▶ _Exercise requirements_
Exact retyping of the data: please keep every word and drop each picture.

▶ _Scraped caption text data_
^^^^
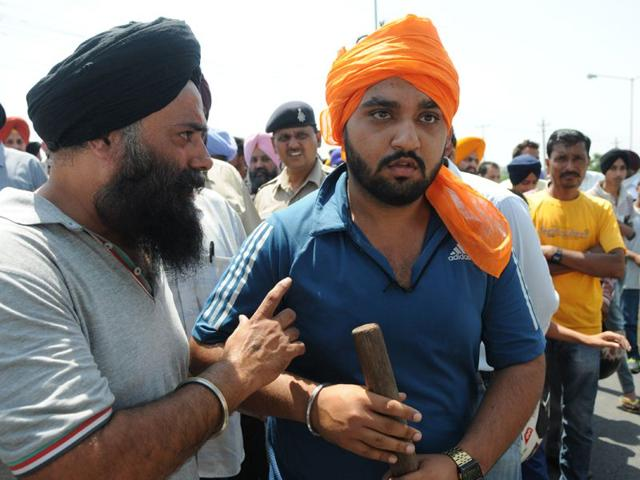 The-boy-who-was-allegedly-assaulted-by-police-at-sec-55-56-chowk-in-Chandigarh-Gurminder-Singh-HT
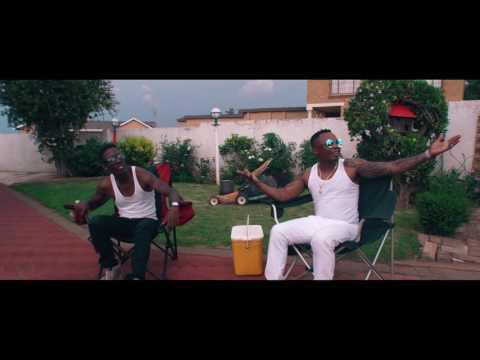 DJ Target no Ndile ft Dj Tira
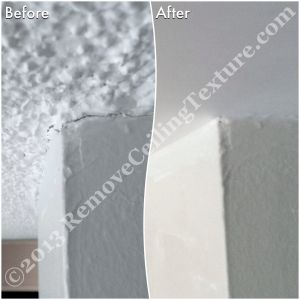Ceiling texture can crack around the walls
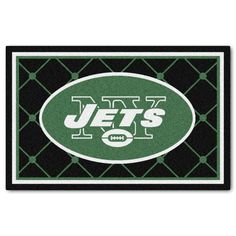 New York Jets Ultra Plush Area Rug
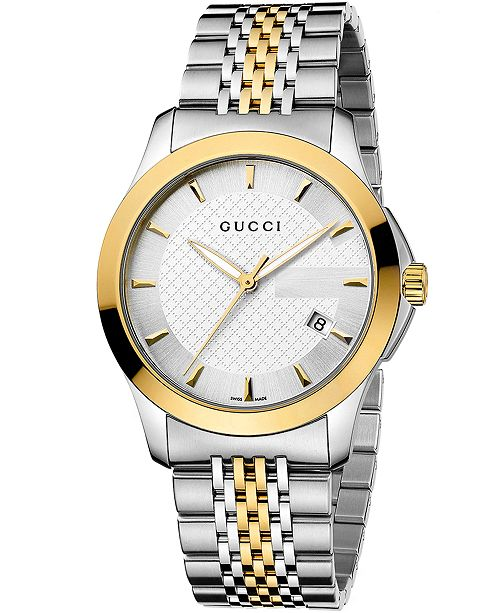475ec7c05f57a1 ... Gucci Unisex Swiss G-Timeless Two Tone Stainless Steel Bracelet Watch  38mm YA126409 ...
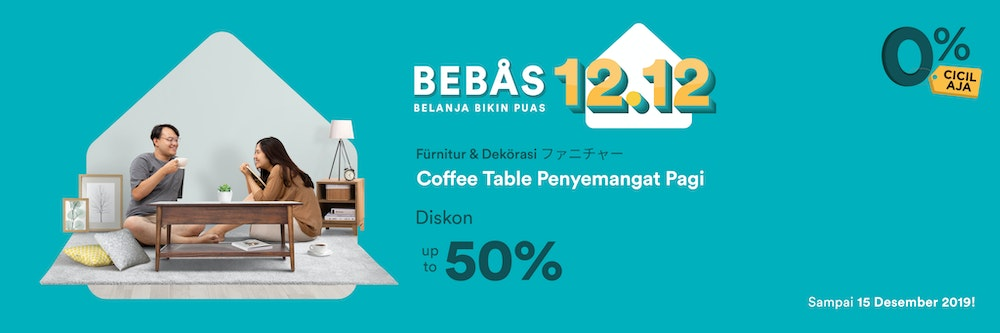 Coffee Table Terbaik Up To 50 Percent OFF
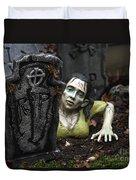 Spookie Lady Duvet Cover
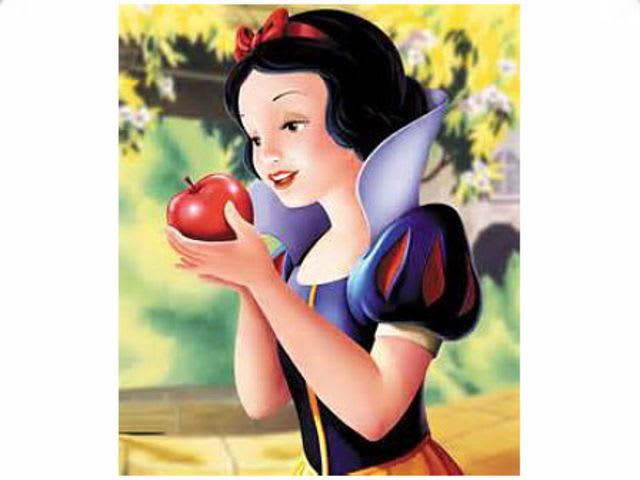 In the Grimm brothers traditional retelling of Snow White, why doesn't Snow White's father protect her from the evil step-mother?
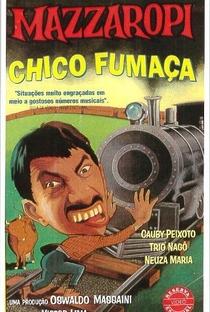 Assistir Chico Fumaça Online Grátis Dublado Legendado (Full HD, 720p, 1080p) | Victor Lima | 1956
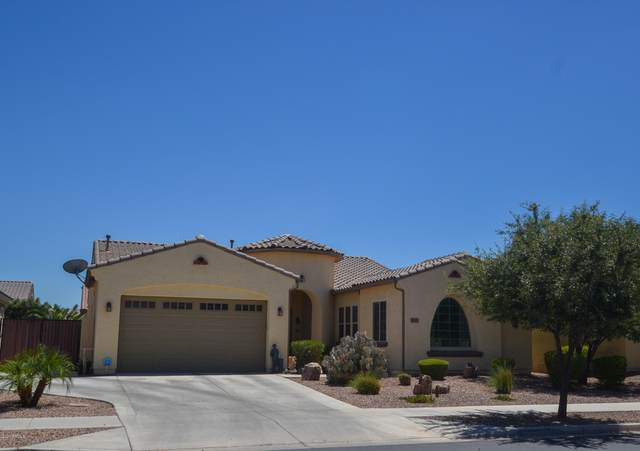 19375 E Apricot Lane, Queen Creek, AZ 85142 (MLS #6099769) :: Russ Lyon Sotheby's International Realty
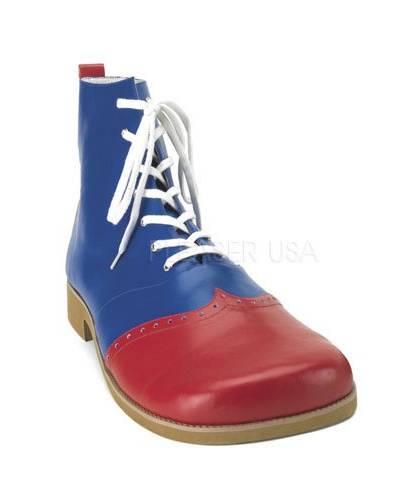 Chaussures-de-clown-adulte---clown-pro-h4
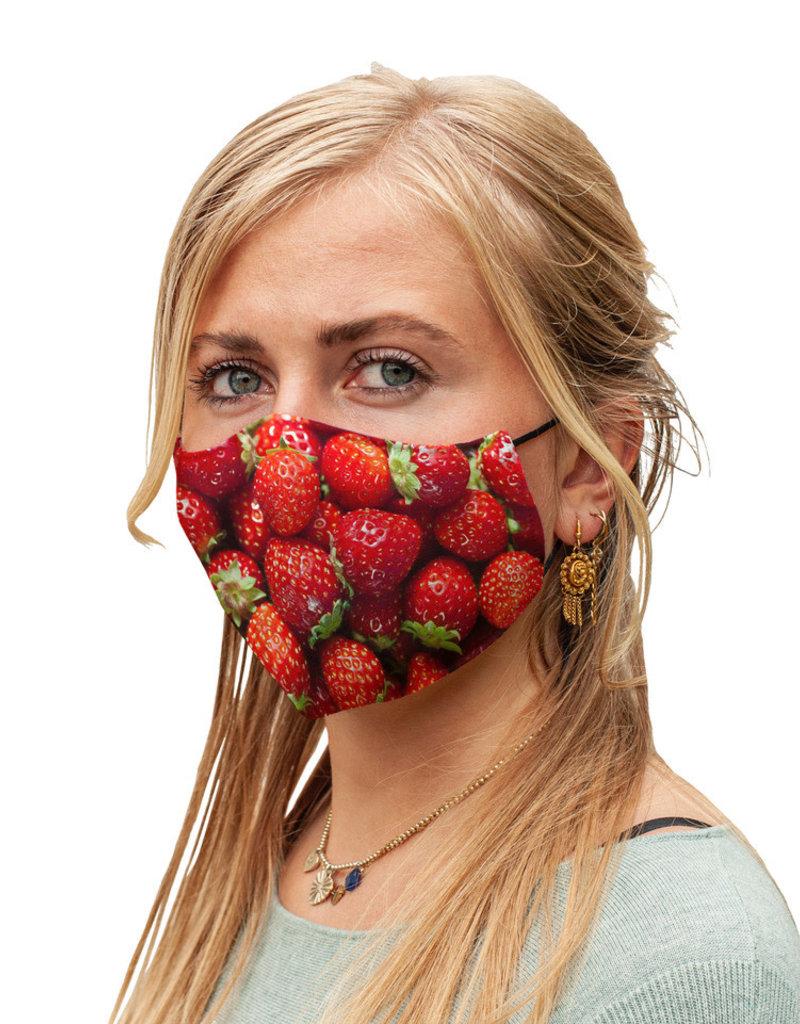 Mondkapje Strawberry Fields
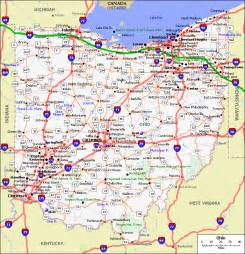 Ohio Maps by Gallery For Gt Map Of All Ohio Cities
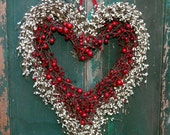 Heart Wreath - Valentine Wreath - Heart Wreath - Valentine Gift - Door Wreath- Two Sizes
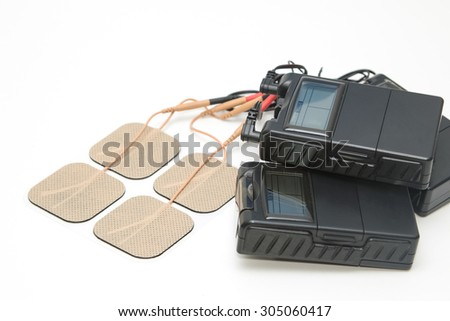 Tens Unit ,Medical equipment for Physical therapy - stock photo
^^^^
▶ _Response for this exercise_
 The-boy-who-was-allegedly-assaulted-by-police-at-sec-55-56-chowk-in-Chandigarh-Gurminder-Singh-HT
 DJ Target no Ndile ft Dj Tira
Ceiling texture can crack around the walls
 New York Jets Ultra Plush Area Rug
475ec7c05f57a1 ... Gucci Unisex Swiss G-Timeless Two Tone Stainless Steel Bracelet Watch  38mm YA126409 ...
 Coffee Table Terbaik Up To 50 Percent OFF
 Spookie Lady Duvet Cover
 In the Grimm brothers traditional retelling of Snow White, why doesn't Snow White's father protect her from the evil step-mother?
 Assistir Chico Fumaça Online Grátis Dublado Legendado (Full HD, 720p, 1080p) | Victor Lima | 1956
 19375 E Apricot Lane, Queen Creek, AZ 85142 (MLS #6099769) :: Russ Lyon Sotheby's International Realty
 Chaussures-de-clown-adulte---clown-pro-h4
 Mondkapje Strawberry Fields
 Ohio Maps by Gallery For Gt Map Of All Ohio Cities
 Heart Wreath - Valentine Wreath - Heart Wreath - Valentine Gift - Door Wreath- Two Sizes
 Tens Unit ,Medical equipment for Physical therapy - stock photo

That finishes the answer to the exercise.